On politics, Mr. Kaplan contradicts James' extremely apolitical image, showing him to have been "a deeply conservative liberal," one who was horrified by imperial expansion and plunder -- be it that of a declining British empire or a rising American one. With the advent of the Spanish-American War, James felt that his native United States had lost its edge of moral superiority.

Literature, he wrote, "goes more than ever to the wall. . . . I am all on the side, now, of the small countries. They are the only honest ones left." James had no use for Teddy Roosevelt, with whom he dined at the White House; found blacks in Charleston, S.C., more interesting than whites, and hoped that the melting pot of New York's Lower East Side would yield a new American language that he called the "Accent of the Future."
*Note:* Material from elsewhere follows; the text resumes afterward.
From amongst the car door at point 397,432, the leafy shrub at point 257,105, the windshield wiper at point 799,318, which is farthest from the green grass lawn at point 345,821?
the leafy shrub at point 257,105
One of the strengths of this biography is Mr. Kaplan's depiction of James' miserable failure as a playwright, as well as the fantasies and self-deceptions that kept him going for so long when any other sanely self-protecting writer would have quit. There is also the picture, once James had given up, of his optimism, finding success in failure: "Oh yes -- the weary, woeful time has done something for me, has had . . . an intense little lesson and direction."

The "little lesson," James believed, was good for his fiction. But Mr. Kaplan questions that, lucidly observing that very possibly his fiction might not have been so different without his venture into the theater. It was a fiasco made all the worse by James' conviction that he had to write down to his audience, indeed had to write down to the lowest possible level -- something he had never done with fiction.

But then, he was never happy with the theater. Mr. Kaplan cites James' well-known distaste for the concessions he had to make to an audience that demands that the evening's "business be limited by the time between dinner and the suburban train." The play was one literary form in which success eluded him, and Mr. Kaplan shows that how it did so only demonstrated all the more that James was a fiction writer down to the bone.

This biography also has its share of wild anecdotes, such as the case of James' intimate friendship with the writer Constance Woolson, and the moving story of his attempt to get rid of her many black dresses after her suicide.

Mr. Kaplan writes: "For some bizarre reason, he thought that he could best get rid of them by drowning them. 'He threw them in the water and they came up like balloons all around him, and the more he tried to throw them down, they got all this air, the more they came up and he was surrounded by these horrible black balloons.' Again and again 'he tried to beat these horrible black things down and up they came again and he was surrounded by them.' "

Then there are James' peculiarities with regard to food, from his aunt's advising him that probably all his health problems were due to his not knowing that "the skins of grapes are very constipating," to his conversion, later in life, to "Fletcherizing." This, evidently, was a nutritionist philosophy whereby intense mastication of food was regarded as a panacea for all ailments.